Hark! What’s that you hear? We submitted the hardcover edition of A SEA OF SKULLS to the printer last night. I’ll review them next week, and assuming they pass muster, we’ll release it into the distribution system. You’ll be able to purchase them from directly NDM Express, of course, as well as from Amazon, Barnes & Noble, and your local bookseller. At 299,434 words, it’s a slightly longer book than ATOB in terms of word count, although with the much more efficient layout program we have now, it only clocks in at 760 pages. We do plan to do a revised version of ATOB so that the interior styles will match more precisely, but probably not for a month or two.
FJOTRA
Fjotra did not object, in principle, to learning about the gods of her new people. She had known from the time her father, the Skullbreaker, sent her to marry the heir to the southern kingdom, that she would have to learn many different new ways. The language was different, but she was young enough to learn it without difficulty. The food was considerably more abundant and flavorful, and her palate did not take long to adapt to the various meats and breads and sauces that were much to be preferred to the salted fish and charred game of her home islands. The clothing was lighter and more comfortable, and she adored wearing silk and cotton dresses in the place of the crude leather and canvas clothes that had been worn by Dalarn women since the coming of the Aalvarg had made raising sheep for wool and growing flax for linen impossible. Even the weather was much more gentle than it customarily was in the windswept Wolf Isles.

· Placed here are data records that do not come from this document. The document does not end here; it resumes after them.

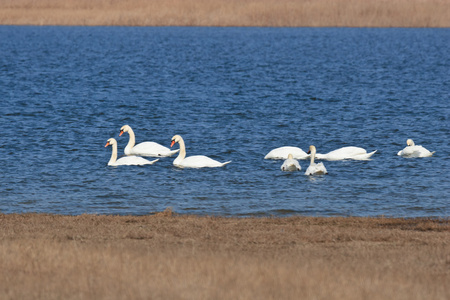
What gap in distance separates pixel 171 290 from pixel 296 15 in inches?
2787

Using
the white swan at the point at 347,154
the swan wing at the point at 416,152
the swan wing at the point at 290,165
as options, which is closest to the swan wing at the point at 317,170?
the swan wing at the point at 290,165

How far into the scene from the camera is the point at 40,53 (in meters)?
51.6

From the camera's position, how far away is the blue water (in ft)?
41.9

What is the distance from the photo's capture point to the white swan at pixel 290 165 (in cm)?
1527

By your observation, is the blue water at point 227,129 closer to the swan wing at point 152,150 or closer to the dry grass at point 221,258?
the swan wing at point 152,150

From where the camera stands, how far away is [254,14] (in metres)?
73.8

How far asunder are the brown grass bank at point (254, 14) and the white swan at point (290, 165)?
5758 centimetres

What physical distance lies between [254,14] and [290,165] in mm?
60261

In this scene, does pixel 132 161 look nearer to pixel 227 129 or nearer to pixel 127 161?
pixel 127 161

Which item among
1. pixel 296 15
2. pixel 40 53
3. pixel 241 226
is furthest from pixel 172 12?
pixel 241 226

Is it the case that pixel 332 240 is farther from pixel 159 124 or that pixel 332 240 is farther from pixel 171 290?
pixel 159 124

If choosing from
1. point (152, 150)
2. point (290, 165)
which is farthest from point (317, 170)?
point (152, 150)

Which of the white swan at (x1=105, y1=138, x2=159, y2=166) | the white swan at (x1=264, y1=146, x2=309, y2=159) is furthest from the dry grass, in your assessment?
the white swan at (x1=264, y1=146, x2=309, y2=159)

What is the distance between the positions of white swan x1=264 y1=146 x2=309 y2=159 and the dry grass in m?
5.74
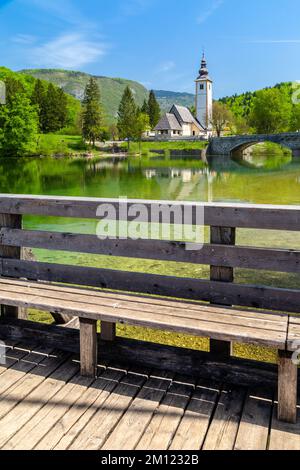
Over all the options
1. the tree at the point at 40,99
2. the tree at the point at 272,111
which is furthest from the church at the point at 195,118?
the tree at the point at 40,99

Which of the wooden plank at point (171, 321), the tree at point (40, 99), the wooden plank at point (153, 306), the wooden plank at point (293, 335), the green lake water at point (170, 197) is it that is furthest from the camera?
the tree at point (40, 99)

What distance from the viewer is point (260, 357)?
5.10 m

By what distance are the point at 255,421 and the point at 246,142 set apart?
75.4 metres

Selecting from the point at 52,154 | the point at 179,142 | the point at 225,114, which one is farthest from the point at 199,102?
the point at 52,154

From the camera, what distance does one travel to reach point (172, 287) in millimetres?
3879

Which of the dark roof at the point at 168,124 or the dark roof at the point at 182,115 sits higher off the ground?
the dark roof at the point at 182,115

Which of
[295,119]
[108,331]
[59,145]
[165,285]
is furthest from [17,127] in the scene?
[165,285]

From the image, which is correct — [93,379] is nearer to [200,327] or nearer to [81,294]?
[81,294]

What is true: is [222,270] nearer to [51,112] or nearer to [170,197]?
[170,197]

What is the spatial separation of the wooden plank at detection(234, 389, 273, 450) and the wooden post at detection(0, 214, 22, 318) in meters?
2.38

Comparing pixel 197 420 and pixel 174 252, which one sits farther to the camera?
pixel 174 252

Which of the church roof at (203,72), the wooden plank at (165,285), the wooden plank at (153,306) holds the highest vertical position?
the church roof at (203,72)

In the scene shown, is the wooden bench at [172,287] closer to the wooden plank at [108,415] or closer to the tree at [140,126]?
the wooden plank at [108,415]

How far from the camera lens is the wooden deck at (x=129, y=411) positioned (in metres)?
2.78
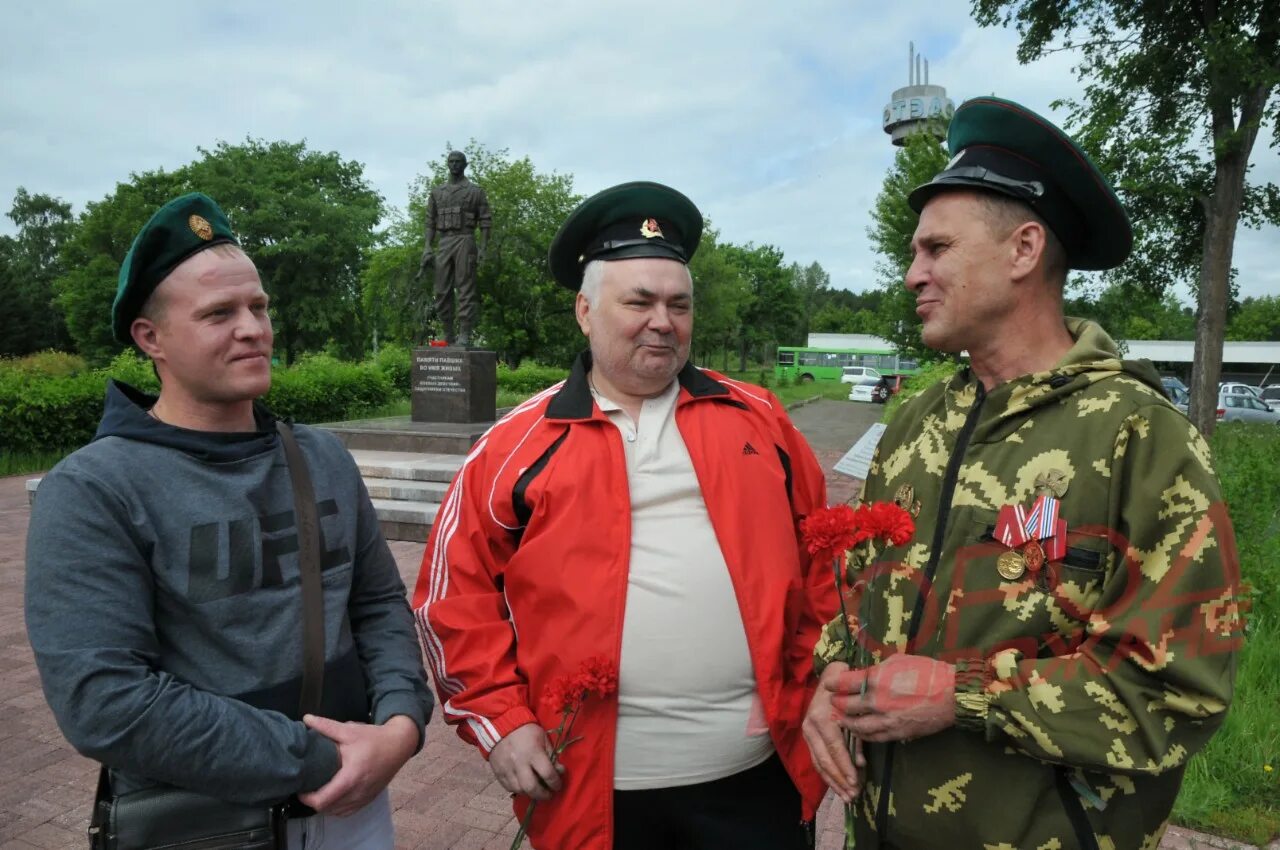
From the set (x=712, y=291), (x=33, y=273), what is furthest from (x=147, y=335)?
(x=33, y=273)

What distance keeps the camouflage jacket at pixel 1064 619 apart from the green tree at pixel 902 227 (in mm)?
18453

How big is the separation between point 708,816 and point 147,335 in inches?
65.9

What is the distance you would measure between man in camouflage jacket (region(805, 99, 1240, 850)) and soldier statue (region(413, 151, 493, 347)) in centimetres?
1170

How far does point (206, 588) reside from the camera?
5.31 feet

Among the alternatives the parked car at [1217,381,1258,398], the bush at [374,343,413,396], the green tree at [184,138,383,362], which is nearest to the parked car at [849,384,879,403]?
the parked car at [1217,381,1258,398]

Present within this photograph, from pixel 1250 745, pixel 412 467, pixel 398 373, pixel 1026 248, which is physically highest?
pixel 1026 248

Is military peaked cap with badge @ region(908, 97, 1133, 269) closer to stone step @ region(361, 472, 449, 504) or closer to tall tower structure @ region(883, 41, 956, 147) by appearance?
stone step @ region(361, 472, 449, 504)

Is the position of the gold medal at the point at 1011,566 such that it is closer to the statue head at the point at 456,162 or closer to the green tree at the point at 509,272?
the statue head at the point at 456,162

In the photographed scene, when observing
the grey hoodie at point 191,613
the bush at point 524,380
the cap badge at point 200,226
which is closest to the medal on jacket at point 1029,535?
the grey hoodie at point 191,613

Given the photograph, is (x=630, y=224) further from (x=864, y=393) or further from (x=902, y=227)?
(x=864, y=393)

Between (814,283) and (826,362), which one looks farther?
(814,283)

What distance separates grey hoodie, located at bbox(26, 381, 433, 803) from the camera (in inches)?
57.2

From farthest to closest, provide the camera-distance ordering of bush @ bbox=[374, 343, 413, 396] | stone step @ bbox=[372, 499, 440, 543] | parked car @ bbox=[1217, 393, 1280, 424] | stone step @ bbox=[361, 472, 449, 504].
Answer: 1. parked car @ bbox=[1217, 393, 1280, 424]
2. bush @ bbox=[374, 343, 413, 396]
3. stone step @ bbox=[361, 472, 449, 504]
4. stone step @ bbox=[372, 499, 440, 543]

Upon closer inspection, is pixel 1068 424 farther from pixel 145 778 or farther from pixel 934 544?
pixel 145 778
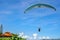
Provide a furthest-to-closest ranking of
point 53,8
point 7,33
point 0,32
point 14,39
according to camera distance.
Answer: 1. point 0,32
2. point 7,33
3. point 14,39
4. point 53,8

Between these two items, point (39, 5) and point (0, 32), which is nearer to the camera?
point (39, 5)

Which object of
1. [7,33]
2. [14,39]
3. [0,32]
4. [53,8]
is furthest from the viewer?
[0,32]

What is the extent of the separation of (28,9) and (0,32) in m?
82.6

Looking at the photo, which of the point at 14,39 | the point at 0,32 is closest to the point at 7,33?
the point at 0,32

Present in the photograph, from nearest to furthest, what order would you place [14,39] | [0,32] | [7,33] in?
1. [14,39]
2. [7,33]
3. [0,32]

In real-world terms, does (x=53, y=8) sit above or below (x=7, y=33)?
below

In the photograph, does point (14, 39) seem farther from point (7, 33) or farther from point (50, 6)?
point (7, 33)

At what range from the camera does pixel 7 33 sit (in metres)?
132

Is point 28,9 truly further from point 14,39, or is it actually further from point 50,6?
point 14,39

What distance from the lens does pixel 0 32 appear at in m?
144

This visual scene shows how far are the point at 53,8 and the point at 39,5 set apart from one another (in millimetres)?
3605

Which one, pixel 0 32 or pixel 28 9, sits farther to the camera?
pixel 0 32

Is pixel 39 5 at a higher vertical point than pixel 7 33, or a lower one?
lower

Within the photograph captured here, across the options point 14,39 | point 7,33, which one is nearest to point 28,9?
point 14,39
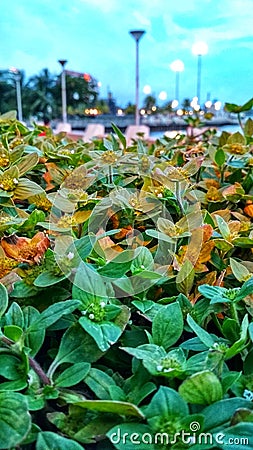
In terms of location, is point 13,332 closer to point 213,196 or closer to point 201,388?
point 201,388

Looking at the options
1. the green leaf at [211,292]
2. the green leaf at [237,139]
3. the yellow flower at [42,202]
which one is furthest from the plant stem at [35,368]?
the green leaf at [237,139]

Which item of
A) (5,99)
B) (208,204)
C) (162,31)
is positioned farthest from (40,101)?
(208,204)

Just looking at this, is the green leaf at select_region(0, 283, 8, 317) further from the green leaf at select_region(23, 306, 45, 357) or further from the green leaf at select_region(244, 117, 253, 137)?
the green leaf at select_region(244, 117, 253, 137)

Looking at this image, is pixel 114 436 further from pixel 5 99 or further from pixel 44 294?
pixel 5 99

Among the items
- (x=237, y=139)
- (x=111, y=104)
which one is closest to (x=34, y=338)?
(x=237, y=139)

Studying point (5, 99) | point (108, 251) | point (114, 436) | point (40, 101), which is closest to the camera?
point (114, 436)

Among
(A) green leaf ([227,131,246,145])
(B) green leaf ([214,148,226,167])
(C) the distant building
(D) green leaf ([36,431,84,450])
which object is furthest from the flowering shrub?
(C) the distant building

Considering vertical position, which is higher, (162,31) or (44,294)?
(162,31)
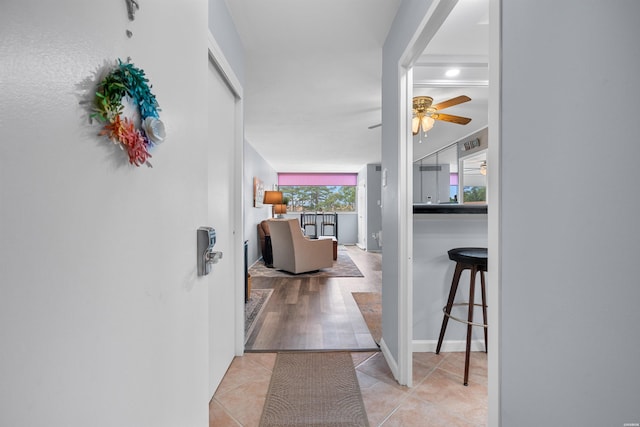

But despite the best efforts of Father Francois, who took great pains to talk her through the nonsense, she could make neither heads nor tails about the gods of the southerners. They worshipped a god who was both dead and alive, who was both father to himself and son to himself, and also took on a third form that was nevertheless the same as the other two. It wasn’t that the idea a god had different forms was foreign to her; the Aldaföðr had a hundred names, from Arnhöfði to Völundrómu, and each name represented a different aspect of her people’s greatest god. But despite his many aspects, he was merely the first among a host of gods, and Fjotra particularly venerated Valfreyja, the beautiful goddess who was queen of the Choosers of the Slain.
Continue reading “The Sound of a Sea”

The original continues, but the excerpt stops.